**PROVIDED RECORDS**

- - - -

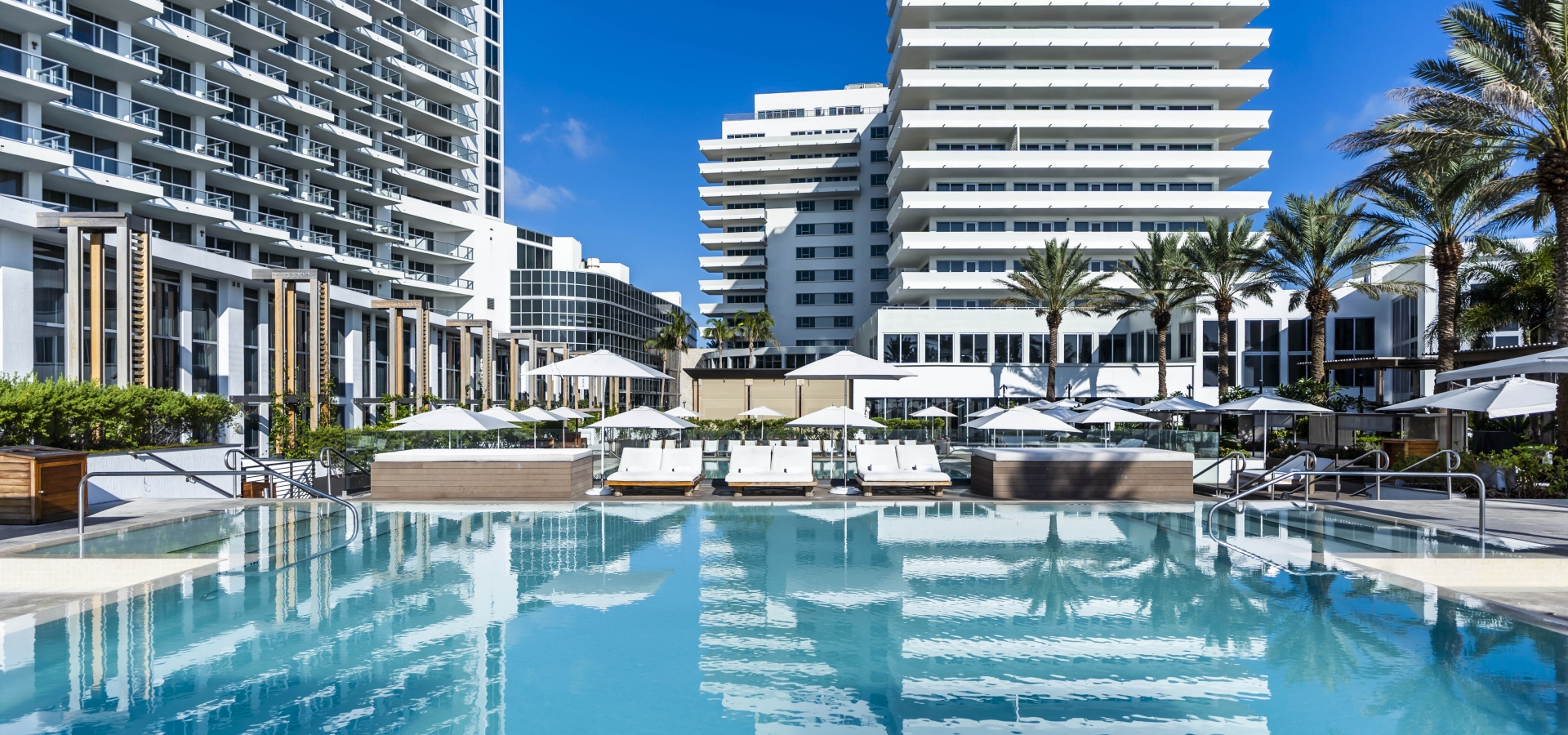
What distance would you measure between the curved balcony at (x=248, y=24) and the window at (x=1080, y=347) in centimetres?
4432

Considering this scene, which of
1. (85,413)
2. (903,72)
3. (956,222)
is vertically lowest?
(85,413)

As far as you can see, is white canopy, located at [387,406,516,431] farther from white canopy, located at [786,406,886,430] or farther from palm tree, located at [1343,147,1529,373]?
palm tree, located at [1343,147,1529,373]

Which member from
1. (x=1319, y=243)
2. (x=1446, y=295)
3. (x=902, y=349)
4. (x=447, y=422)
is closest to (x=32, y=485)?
(x=447, y=422)

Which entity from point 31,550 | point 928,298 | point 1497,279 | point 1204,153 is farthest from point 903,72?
point 31,550

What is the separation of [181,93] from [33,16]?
7.01 metres

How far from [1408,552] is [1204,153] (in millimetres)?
47147

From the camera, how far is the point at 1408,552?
10.2m

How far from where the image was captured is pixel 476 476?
1548cm

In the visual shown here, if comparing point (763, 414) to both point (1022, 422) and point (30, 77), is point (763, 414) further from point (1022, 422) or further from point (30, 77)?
point (30, 77)

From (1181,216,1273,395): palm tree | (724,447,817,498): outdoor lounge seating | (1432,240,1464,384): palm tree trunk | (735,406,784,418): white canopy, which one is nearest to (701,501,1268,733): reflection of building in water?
(724,447,817,498): outdoor lounge seating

- - - -

**EXERCISE DIRECTIONS**
Reproduce all of the records above verbatim, omitting the pictures.

**ANSWER IN FULL**
What distance would you measure between the curved balcony at (x=248, y=24) and the window at (x=1080, y=347) in centimetres?
4432

Considering this scene, which of
1. (85,413)
2. (903,72)
3. (956,222)
is vertically lowest?
(85,413)

As far as you can see, is white canopy, located at [387,406,516,431] farther from white canopy, located at [786,406,886,430] or farther from palm tree, located at [1343,147,1529,373]?
palm tree, located at [1343,147,1529,373]

Which member from
1. (x=1319, y=243)
2. (x=1446, y=295)
3. (x=902, y=349)
4. (x=447, y=422)
is closest to (x=32, y=485)?
(x=447, y=422)

Which entity from point 31,550 | point 928,298 | point 1497,279 | point 1204,153 is farthest from point 903,72?
point 31,550

What is the separation of [181,93] from [33,16]?
7.01 metres

How far from [1408,552] is [1204,153] (in millimetres)?
47147

From the camera, how far is the point at 1408,552?
10.2m

How far from where the image was captured is pixel 476 476?
1548cm

In the visual shown here, if comparing point (763, 414) to both point (1022, 422) and point (30, 77), is point (763, 414) further from point (1022, 422) or further from point (30, 77)?
point (30, 77)

From (1181,216,1273,395): palm tree | (724,447,817,498): outdoor lounge seating | (1432,240,1464,384): palm tree trunk | (735,406,784,418): white canopy, which one is nearest to (701,501,1268,733): reflection of building in water?
(724,447,817,498): outdoor lounge seating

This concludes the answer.